Supremo Tribunal dos EUA rejeita recurso de Miller e Cooper

O Supremo Tribunal dos Estados Unidos rejeitou, a 27 de Junho, ouvir o recurso dos jornalistas Matthew Cooper e Judith Miller, que defenderam o direito ao sigilo profissional num caso relativo à identificação de uma agente da CIA. Os dois jornalistas podem ser presos a qualquer momento e obrigados a cumprir os 18 meses de prisão a que foram condenados por desrespeito ao tribunal.

Com todos os recursos esgotados, os dois jornalistas planeiam agora contestar em tribunal – novamente perante o juiz Thomas Hogan, que os condenou – que a natureza da investigação foi alterada substancialmente em relação ao ano passado, sendo o seu testemunho menos necessário do que era então.

Caso a estratégia de defesa não surta efeito, ambos preferem ser presos a quebrar o sigilo profissional.

Após ter conhecido a decisão do Supremo Tribunal, Judith Miller – que a 24 de Fevereiro foi escusada de revelar a fonte num caso similar a este – afirmou-se “extremamente desiludida”, uma vez que “os jornalistas não podem fazer o seu trabalho sem por vezes se comprometerem com fontes que não podem ser identificadas. O sigilo profissional é essencial para a livre circulação de informação numa democracia”.

Preocupação com efeitos de choque da decisão

A recusa do Supremo em analisar o caso foi prontamente condenada por diversas organizações de defesa da liberdade de imprensa.

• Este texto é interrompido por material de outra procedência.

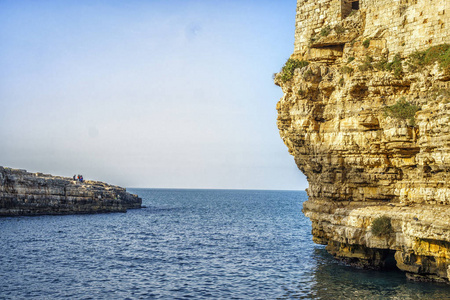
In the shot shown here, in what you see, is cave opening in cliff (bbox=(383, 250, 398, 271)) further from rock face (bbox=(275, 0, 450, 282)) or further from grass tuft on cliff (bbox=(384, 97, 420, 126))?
grass tuft on cliff (bbox=(384, 97, 420, 126))

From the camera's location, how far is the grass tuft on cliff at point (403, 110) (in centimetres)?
2308

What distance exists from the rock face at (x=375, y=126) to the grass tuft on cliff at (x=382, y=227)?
16cm

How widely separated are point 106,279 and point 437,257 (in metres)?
18.0

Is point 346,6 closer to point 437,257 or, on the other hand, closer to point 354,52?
point 354,52

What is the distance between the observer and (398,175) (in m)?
A: 24.5

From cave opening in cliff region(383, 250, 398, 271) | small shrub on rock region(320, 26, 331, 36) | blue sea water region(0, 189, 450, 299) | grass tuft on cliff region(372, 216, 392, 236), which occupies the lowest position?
blue sea water region(0, 189, 450, 299)

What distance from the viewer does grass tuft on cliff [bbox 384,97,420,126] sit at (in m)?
23.1

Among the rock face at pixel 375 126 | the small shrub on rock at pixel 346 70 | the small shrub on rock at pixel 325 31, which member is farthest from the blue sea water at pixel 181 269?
the small shrub on rock at pixel 325 31

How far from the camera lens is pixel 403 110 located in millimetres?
23422

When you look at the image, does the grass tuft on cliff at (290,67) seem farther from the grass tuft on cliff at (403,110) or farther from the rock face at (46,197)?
the rock face at (46,197)

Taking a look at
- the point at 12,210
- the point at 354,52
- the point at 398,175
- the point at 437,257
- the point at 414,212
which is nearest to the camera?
the point at 437,257

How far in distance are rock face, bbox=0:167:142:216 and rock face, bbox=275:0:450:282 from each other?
43852 millimetres

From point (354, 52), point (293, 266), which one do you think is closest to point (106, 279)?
point (293, 266)

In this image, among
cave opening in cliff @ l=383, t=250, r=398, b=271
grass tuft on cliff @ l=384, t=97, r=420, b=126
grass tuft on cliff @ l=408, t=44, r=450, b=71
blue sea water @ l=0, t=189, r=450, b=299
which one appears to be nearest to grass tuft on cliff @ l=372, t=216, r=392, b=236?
blue sea water @ l=0, t=189, r=450, b=299
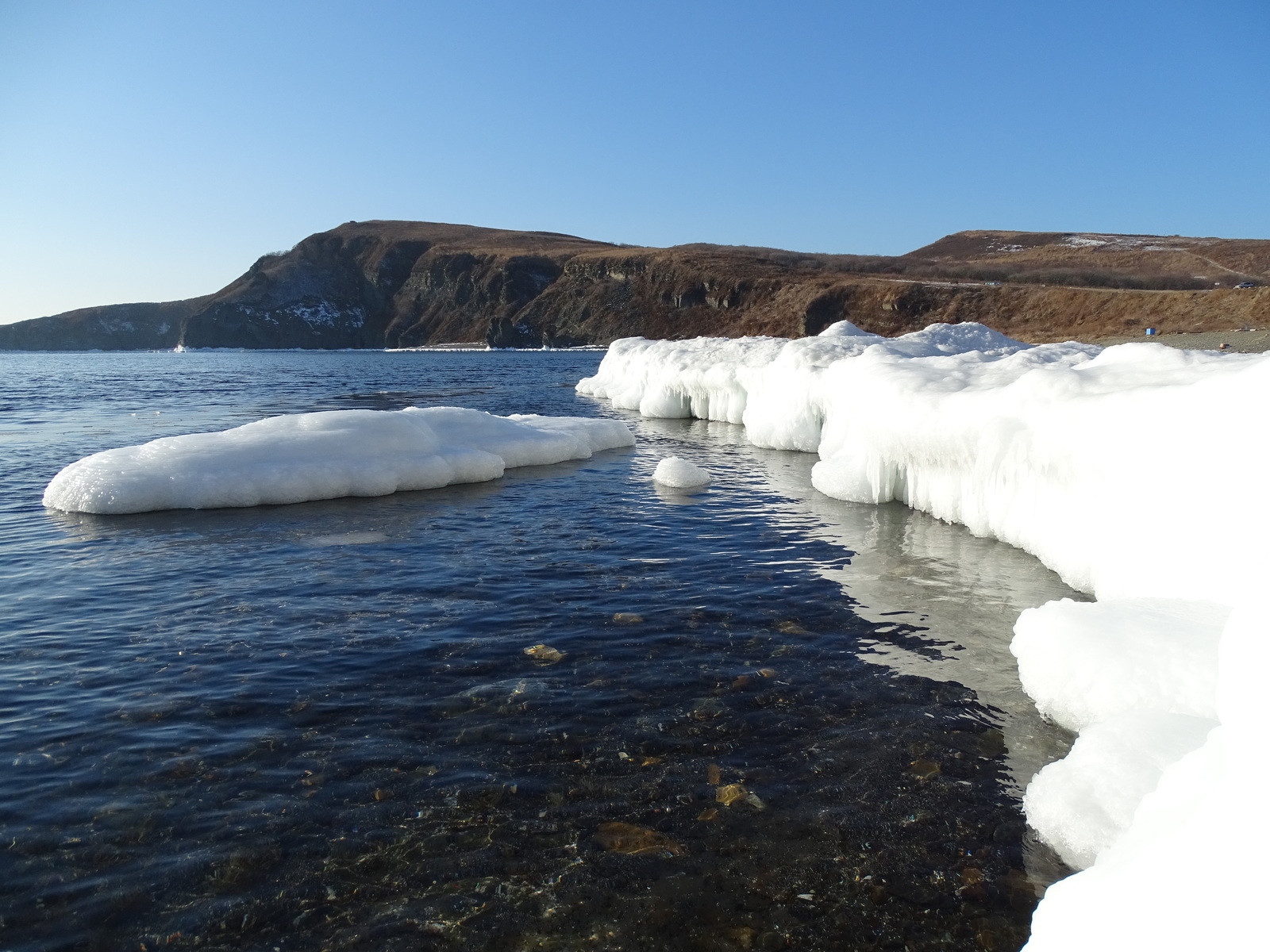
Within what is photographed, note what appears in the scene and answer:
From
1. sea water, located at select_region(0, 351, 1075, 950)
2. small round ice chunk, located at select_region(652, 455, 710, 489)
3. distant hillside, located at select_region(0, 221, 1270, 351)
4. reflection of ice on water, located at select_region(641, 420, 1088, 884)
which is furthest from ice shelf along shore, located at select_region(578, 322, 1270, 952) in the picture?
distant hillside, located at select_region(0, 221, 1270, 351)

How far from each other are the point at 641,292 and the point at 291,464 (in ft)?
436

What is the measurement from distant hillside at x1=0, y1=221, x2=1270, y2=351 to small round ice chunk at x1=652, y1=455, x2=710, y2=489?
53.8 m

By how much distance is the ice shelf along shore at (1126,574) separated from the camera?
9.55 ft

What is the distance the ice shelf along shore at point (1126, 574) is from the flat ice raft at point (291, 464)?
798cm

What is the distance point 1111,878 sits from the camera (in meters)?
3.24

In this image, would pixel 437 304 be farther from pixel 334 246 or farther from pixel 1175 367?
pixel 1175 367

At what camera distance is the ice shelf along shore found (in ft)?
9.55

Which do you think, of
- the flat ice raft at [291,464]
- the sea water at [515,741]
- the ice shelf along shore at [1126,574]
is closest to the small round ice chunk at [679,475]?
the ice shelf along shore at [1126,574]

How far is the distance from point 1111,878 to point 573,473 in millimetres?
15947

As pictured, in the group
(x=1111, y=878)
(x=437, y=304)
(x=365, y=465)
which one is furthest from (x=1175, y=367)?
(x=437, y=304)

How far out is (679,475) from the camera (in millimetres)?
16859

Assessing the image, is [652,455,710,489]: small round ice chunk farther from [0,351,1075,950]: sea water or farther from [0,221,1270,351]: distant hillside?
[0,221,1270,351]: distant hillside

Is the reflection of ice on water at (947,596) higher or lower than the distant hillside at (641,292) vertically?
lower

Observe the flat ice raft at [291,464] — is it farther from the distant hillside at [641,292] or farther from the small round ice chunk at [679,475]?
the distant hillside at [641,292]
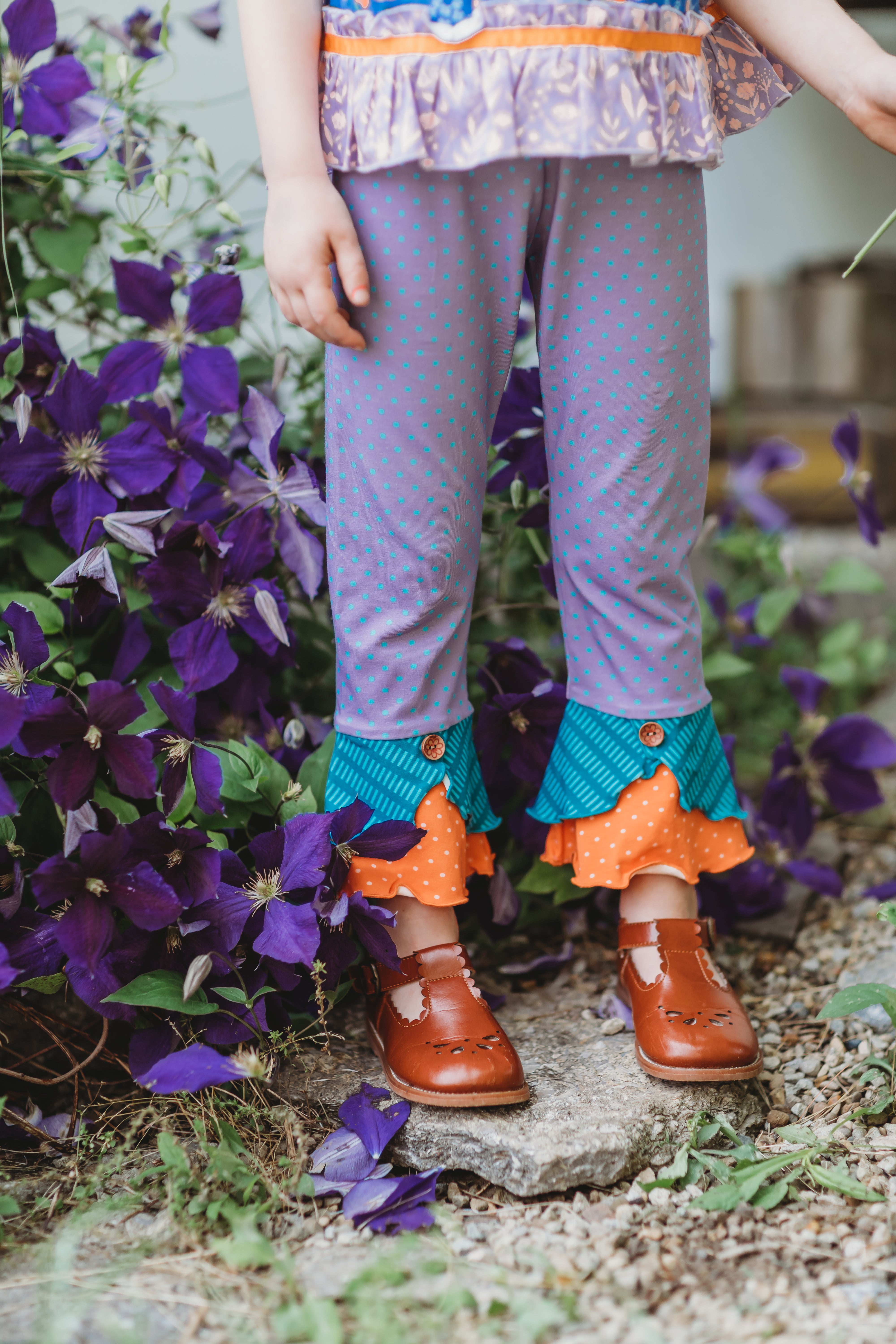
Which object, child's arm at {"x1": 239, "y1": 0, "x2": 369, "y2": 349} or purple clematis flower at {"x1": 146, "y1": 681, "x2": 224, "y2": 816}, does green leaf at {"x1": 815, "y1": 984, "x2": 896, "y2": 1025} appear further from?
child's arm at {"x1": 239, "y1": 0, "x2": 369, "y2": 349}

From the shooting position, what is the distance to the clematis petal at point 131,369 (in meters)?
1.21

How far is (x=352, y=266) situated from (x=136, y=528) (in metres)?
0.35

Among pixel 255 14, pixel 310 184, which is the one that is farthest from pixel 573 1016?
pixel 255 14

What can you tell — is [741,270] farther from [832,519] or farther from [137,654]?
[137,654]

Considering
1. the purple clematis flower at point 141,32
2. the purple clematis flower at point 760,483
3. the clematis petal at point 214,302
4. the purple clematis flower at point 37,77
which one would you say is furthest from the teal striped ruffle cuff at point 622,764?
the purple clematis flower at point 141,32

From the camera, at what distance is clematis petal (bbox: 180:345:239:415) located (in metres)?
1.23

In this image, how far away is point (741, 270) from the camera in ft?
9.59

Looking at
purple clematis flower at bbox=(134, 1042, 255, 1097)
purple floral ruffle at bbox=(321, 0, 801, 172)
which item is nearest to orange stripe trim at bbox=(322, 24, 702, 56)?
purple floral ruffle at bbox=(321, 0, 801, 172)

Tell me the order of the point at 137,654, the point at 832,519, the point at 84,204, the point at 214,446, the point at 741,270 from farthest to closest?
1. the point at 741,270
2. the point at 832,519
3. the point at 84,204
4. the point at 214,446
5. the point at 137,654

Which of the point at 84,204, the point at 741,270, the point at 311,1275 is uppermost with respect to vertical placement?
the point at 84,204

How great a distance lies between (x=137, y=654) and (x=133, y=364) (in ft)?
1.04

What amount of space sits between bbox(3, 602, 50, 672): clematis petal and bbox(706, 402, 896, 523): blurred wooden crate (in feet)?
5.19

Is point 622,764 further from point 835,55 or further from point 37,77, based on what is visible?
point 37,77

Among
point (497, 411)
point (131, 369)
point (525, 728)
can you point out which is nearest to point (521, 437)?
point (497, 411)
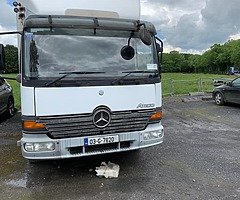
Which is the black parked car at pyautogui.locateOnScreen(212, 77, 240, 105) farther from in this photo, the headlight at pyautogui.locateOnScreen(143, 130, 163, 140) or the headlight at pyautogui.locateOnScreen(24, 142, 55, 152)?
the headlight at pyautogui.locateOnScreen(24, 142, 55, 152)

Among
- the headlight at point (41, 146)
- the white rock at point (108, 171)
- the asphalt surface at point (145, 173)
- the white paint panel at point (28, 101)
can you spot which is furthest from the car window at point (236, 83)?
the white paint panel at point (28, 101)

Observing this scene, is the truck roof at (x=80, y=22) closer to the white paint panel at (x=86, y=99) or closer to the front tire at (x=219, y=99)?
the white paint panel at (x=86, y=99)

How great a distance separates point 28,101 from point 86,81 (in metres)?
0.91

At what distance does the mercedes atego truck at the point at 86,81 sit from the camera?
444 cm

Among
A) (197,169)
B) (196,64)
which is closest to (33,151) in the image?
(197,169)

O Comité para a Protecção dos Jornalistas (CPJ), por exemplo, revelou-se muito preocupado com os “efeitos de choque que esta decisão possa ter um pouco por todo o mundo, sobretudo em países com regimes repressivos, onde os jornalistas são frequentemente instados a revelar as suas fontes”, e dá como o exemplo duas respostas que recebeu sobre casos de violação dos direitos dos jornalistas nos Camarões e na Venezuela.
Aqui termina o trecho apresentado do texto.